The Moody Church has a very large sanctuary, capable of seating 3,750. "I would say that it has the feel of a huge revival tent made of brick," says Stafford. "It's a blue-collar cathedral that fits Chicago's working/industrial class. It's a large hockey rink shape that's like a block deep and about half as wide." The main architecture is the room is red brick from the early 1920s, making it very reflective. The ceiling uses an acoustical tile that is also somewhat reflective. The floor is concrete, with carpet only on the pedestrian walkways.
"We have a mono sanctuary because of its shape," says Stafford. "Stereo is very difficult, so instead of left-right we have a Meyer mono single cluster center with a couple of subs hanging behind the main array. The choir monitors point down from the back of that cluster. The dispersion for the Meyer system is pretty wide. We just have two side-fill speakers that go to the close side of the balconies because they wrap around like a horseshoe all the way up - the balcony holds almost as many people as the floor."
With a somewhat reflective mix under the bslcony, out of the Meyer system's direct path, under-balcony speakers help, says Stafford, focused on spoken word reinforcement and intelligibility. The main FOH mixer is a Yamaha RIVAGE PM7, with Dante interconnection to stage and a separate broadcast mixer.
Henotes, "The choir has area mics that cover about nine people per mic. Because we broadcast our service for radio and for internet and recordings, we also have a stereo pair of mics for choir and a stereo pair for organ. Sometimes in the broadcasting feed, the best mics for the choir are actually the distant stereo pair and we just use the closer ones for intelligibility, diction and control."

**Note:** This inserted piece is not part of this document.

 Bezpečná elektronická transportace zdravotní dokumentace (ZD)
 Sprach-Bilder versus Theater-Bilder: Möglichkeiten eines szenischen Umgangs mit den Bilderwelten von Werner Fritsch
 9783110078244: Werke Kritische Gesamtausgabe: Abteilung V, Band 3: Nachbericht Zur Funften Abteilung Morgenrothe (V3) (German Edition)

"We enclosed the drums a little while ago to make sure we had a single-source drum sound," he adds. "Previously, we would get same reflections off the ceiling. A bass amp creates a lot of trouble for us because we have a pretty bass-heavy room. We started heading toward a more controlled stage volume and isolation for those two instruments in particular. Bass goes direct. I have a Fender twin and another amp mic'd in isolation boxes off stage. There's no way to isolate a pipe organ, of course. If you have a choir, there's a lot of things about that that you just can't isolate. You need to have a mix of what's live.
"We do have audience mics for broadcasting," says Stafford. "If you do a mix of that into in-ears, it's not really in close enough proximity to where I am, or where any other person who might be using headsets would be, to make it helpful."
"I like the 3DME system," he concludes, "and believe that it addresses the important problems and barriers that make singers disinclined to opt into an IEM system."